Bar owner Petros J Markantonis changes the marquee outside his bar to "Closed Again" at the West Alabama Ice House in Houston.
Mark Felix
AFP /AFP via Getty Images
Bar owner Petros J Markantonis changes the marquee outside his bar to "Closed Again" at the West Alabama Ice House in Houston.

Updated at 4:45 p.m. ET

Texas Gov. Greg Abbott imposed new limits on bars and restaurants Friday, one day after declaring he didn't want to move backward and shut down businesses.

But many people aren't waiting. Faced with a growing number of coronavirus cases across the South and West, they're making their own choices about spending, and many have already locked down their wallets.

"The virus is the boss," University of Chicago economist Austan Goolsbee says. "This is not a thing to be decided by governors or mayors or anybody. People have to feel comfortable to go out. And if they don't, they're going to stay home."

Goolsbee found that whenever the coronavirus death toll increased, customers dialed back their shopping and stayed home, even if local governments didn't issue stay-at-home orders.

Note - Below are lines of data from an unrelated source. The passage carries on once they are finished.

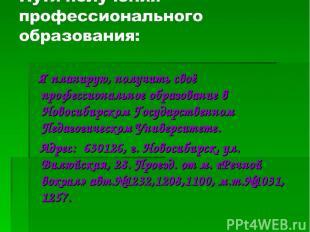 Я планирую, получить своё профессиональное образование в Новосибирском Государст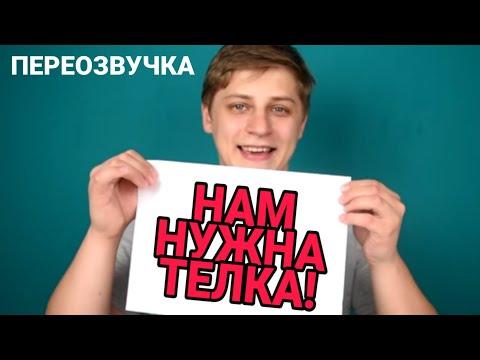 МАМИКСУ НУЖНА ТЕЛКА / В КОМАНДЕ НУЖНА ДЕВУШКА!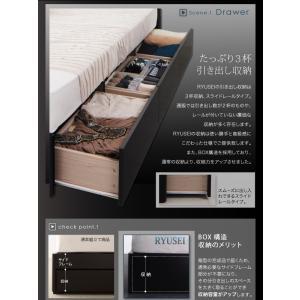 シングルベッド 照明・コンセント付き収納ベッド ボンネルコイルマットレス付き(レギュラー) シングル happyrepo 10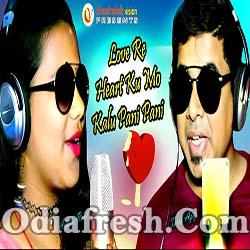 Love Re Heart Ku Mo Kalu Pani Pani - Odia Dance Song By Tarique Aziz, Arpita Rout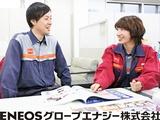 ENEOSグローブエナジー株式会社 | 南東北支社 ■<東北エリア募集>ENEOSグローブグループの一員の画像・写真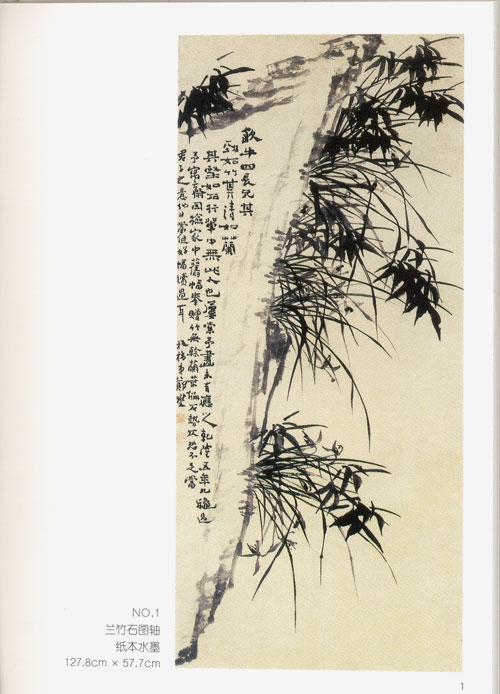 中国画名家经典画库.古代部分.郑板桥图片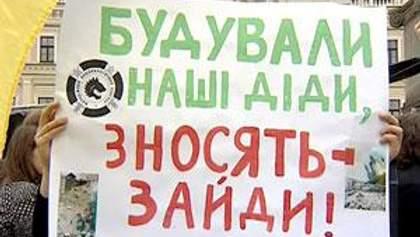 В Киеве собрали митинг в защиту Андреевского спуска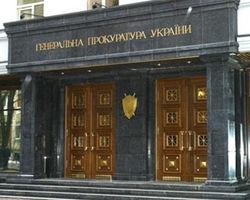 ГПУ: Янукович причастен к оккупации Крыма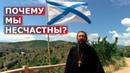 Почему мы несчастны? Священник Игорь Сильченков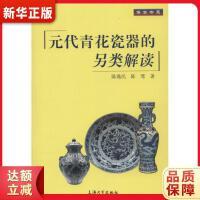 元代青花瓷器的另类解读 陈逸民,陈莺 上海大学出版社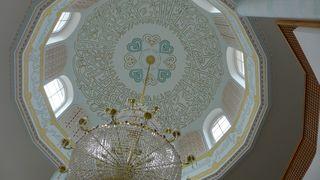 Moschee #4 - Kuppel, Gebetsraum, Moschee, Islam, Religion, Kultstätte, Kalligraphie, Weltreligion, Sakralbauten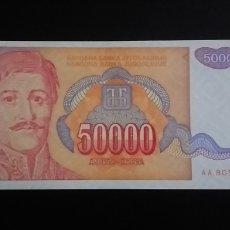 Billetes extranjeros: BILLETE PLANCHA DE 50000 DINARA YUGOSLAVIA AÑO 1994. Lote 260297575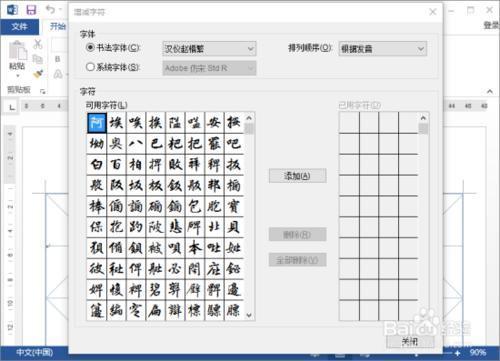 Word2013制作书法字帖图 书法字帖的制作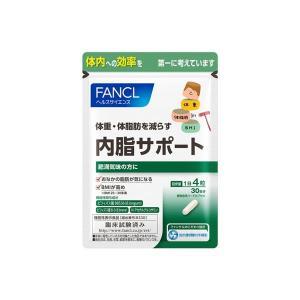 FANCL(ファンケル) 内脂サポート 約30日分 120粒 機能性表示食品 ダイエットサプリメント|y-lohaco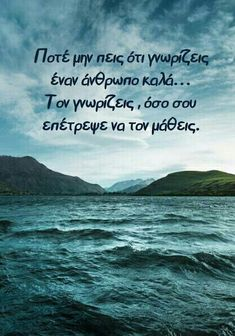 Motivational Quotes, Inspirational Quotes, Greek Quotes, True Words, Picture Quotes, Picture Video, Life Is Good, Psychology, Poetry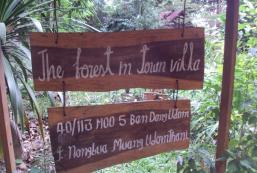 城市森林別墅 The Forest In Town Villa
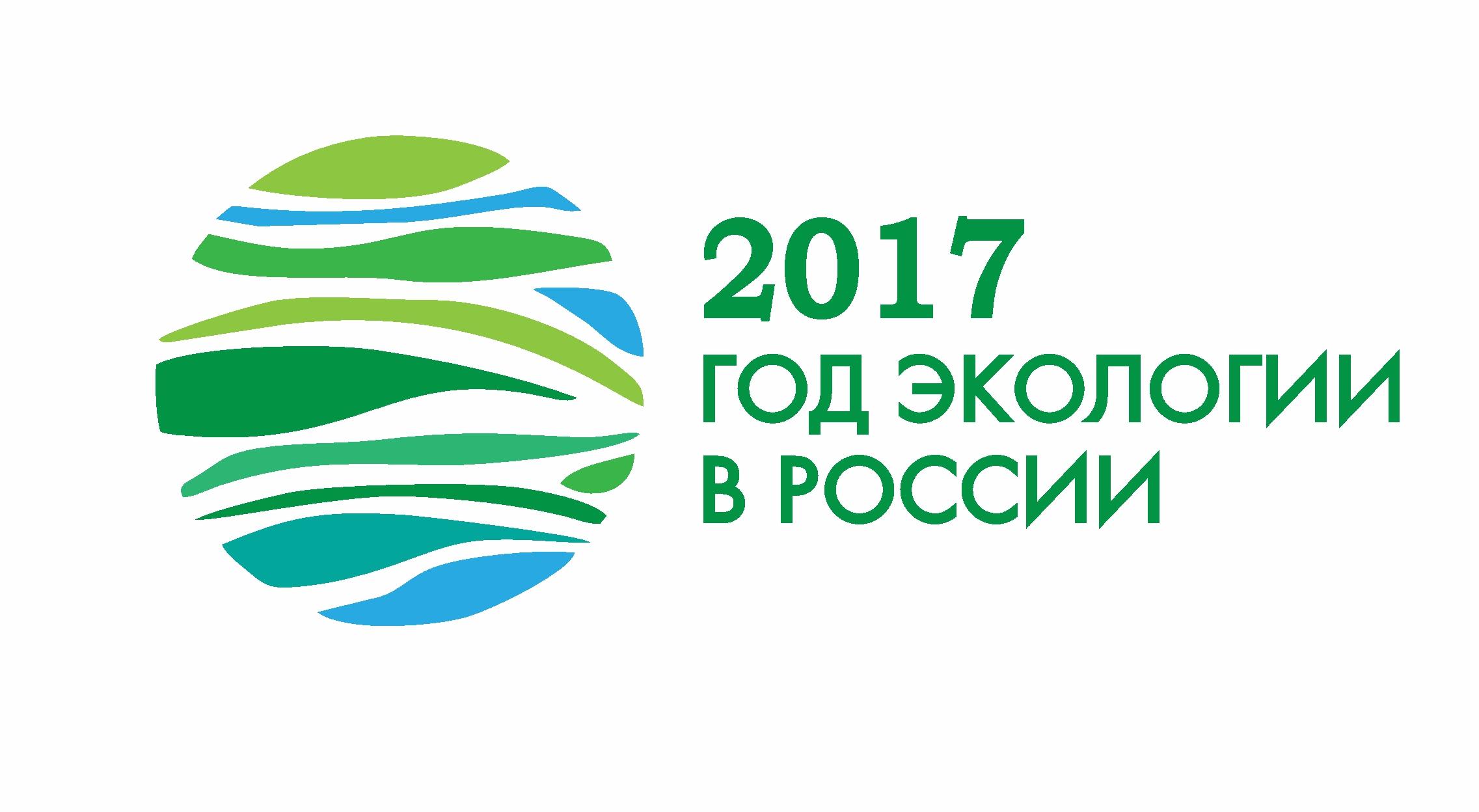 Картинки по запросу департамент экологии россии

Just ask Houston bartender Blair Ault, who has been staying home, except when she has to work, as hospitals in her city struggle to deal with a surge in coronavirus patients.

"As a bartender I do frequent bars. And I have completely cut that out," Ault says. "And I know a lot of other people who are — I want to say sensible — are making that choice as well."

Economists can now monitor those choices in minute detail by studying credit card data, online reservations and also mobile phone movements. Goolsbee, for instance, used real-time data to track foot traffic at more than 2 million businesses around the country.

"You have a pulse of the situation, pretty much in real time," says Antonio Tomarchio, CEO of Cuebiq. His company uses cellphone location data to track consumers' behavior.


Online restaurant reservations, for example, show Houston restaurant visits have fallen sharply again in recent days after climbing halfway back to normal in early June.

"If we start getting another big cluster of cases that turn into a rise in deaths, we could be in for another significant economic hit," Goolsbee says.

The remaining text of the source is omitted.